• SELECTED EXCERPT:
*****

As the world once looked at African Kings as global leaders, people around the planet now are awed by the brilliance and fairness of a regal American president. Let justice reign.

Friday, May 29, 2009

The Poor Pay More, Too

By Gary L. Flowers

Executive Director & CEO

Black Leadership Forum, Inc.

May 22-31, 2009

Throughout United States history economic exploitation of the poor has been a constant. Whether it was the exploitation of Native Americans for food cultivation and military intelligence, or Africans in cotton fields, or Latinos in fruit fields, or Asians on the railroad, the poor have paid an extraordinary price of patriotism. In each case, it was not the work that was exploitive per se, but rather the lack of fair compensation, which has stained this nation’s honor.

Today, economic profiling by race, ethnicity and socioeconomic status is a reality. According to the United States Census, there are 37 million poor people (under the federal standard of $15,000 per household of 3) in America. Contrary to the American promise of equal protection under the law, the pigmented poor are targeted and taxed at a higher rate than affluent Americans. The poor still pay more.

I live in one of the last remaining sections of Capitol Hill in Washington, DC that is primarily African American in residences. Over the years I have noticed that two phenomenon: The poor are taxed as “have-nots”; while the more affluent are afforded lower prices as “haves.”

For example, the purchase of household goods such as food, paper products and trash bag has two realities: Those with money have more options to save money; those without must pay more. Due to the fact that nearly all middle class households have at least one automobile, they can drive to mega discount stores and buy in bulk, as they need to do so.

On the other hand, poor households do not own cars and either have to walk to the closest store or take public transportation. Not only does such usually cost more per item due to “pilfer” taxes (additional charges assessed in poor neighborhoods to offset the lost by theft), but the poor are limited by how many bags they can reasonably handle. By travel limitations and price exploitations, the not so poor are targeted by predators.

What differentiates the poor and the not so poor are typified by the possession of bank accounts and automobiles, which accounts for another set schemes. Yet, poor is poor.

*****

• PROVIDED MATERIAL:
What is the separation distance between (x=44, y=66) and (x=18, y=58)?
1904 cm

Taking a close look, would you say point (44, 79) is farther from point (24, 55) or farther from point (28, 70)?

*****

Retype the passage of the article about the poor paying more, starting with "May 22-31, 2009" and going on through "this nation’s honor.".

• RESPONSE:
May 22-31, 2009

Throughout United States history economic exploitation of the poor has been a constant. Whether it was the exploitation of Native Americans for food cultivation and military intelligence, or Africans in cotton fields, or Latinos in fruit fields, or Asians on the railroad, the poor have paid an extraordinary price of patriotism. In each case, it was not the work that was exploitive per se, but rather the lack of fair compensation, which has stained this nation’s honor.